In this paper, we also proposed a minimal operational model for the transfer of data between the two domains. This formulation is spare enough to be adaptable at various levels of abstraction (programming language, systems, databases), and is intended to illustrate that the Lagois connection framework can conserve security, using non-interference as the semantic notion of soundness. The choice of non-interference and the use of a type system in the manner of Volpano et al. [23] was to illustrate in familiar terms how those techniques (removed from a particular language formulation) could be readily adapted to work in the context of secure connections between lattices. In this exercise, we made suitable assumptions of atomicity and the use of fresh variables for communication, so as to avoid usual sources of interference. By assuming that the basic intra-domain transactions are atomic and by not permitting conditional transfer of information across domains in the language, we have avoided dealing with issues related to implicit flows. We believe that the Lagois connection framework for secure flows between systems is readily adaptable for notions of semantic correctness other than non-interference, though that is an exercise for the future.

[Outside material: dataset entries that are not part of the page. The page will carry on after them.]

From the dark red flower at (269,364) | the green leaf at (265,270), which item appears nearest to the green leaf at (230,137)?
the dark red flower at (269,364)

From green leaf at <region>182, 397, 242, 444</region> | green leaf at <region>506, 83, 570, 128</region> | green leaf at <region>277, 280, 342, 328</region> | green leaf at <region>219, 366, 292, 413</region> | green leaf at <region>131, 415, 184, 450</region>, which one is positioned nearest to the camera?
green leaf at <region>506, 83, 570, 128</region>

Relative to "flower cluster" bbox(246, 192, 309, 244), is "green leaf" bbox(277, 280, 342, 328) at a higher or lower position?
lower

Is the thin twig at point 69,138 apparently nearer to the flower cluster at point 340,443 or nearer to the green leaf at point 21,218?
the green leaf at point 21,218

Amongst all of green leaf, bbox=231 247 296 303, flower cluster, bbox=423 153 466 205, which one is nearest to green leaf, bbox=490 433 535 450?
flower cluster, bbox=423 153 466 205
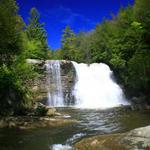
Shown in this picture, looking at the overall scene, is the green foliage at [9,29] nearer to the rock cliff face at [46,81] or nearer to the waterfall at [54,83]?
the rock cliff face at [46,81]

In the future we intend to explore how the theory of Lagois connections constitutes a robust framework that can support the discovery, decomposition, update and maintenance of secure MoUs for exchanging information. In this paper, we concerned ourselves only with two domains and bidirectional information exchange. Compositionality of Lagois connections allows these results to extend to chaining connections across several domains. In the future, we also intend to explore how one may secure more complicated information exchange arrangements than merely chains of bidirectional flow.

We close this discussion with a reminder of why it is important to have a framework in which secure flows should be treated in a modular and autonomous manner. Consider Myer’s DIFC model described in [18], where a principal can delegate to others the capacity to act on its behalf. We believe that this notion does not scale well to large, networked systems since a principal may repose different levels of trust in the various hosts in the network. For this reason, we believe that frameworks such as Fabric [13, 14] may provide more power than mandated by a principle of least privilege. In general, since a principal rarely vests unqualified trust in another in all contexts and situations, one should confine the influence of the principals possessing delegated authority to only specific domains. A mathematical framework that can deal with localising trust and delegation of authority in different domains and controlling the manner in which information flow can be secured deserves a deeper study. We believe that algebraic theories such as Lagois connections can provide the necessary structure for articulating these concepts.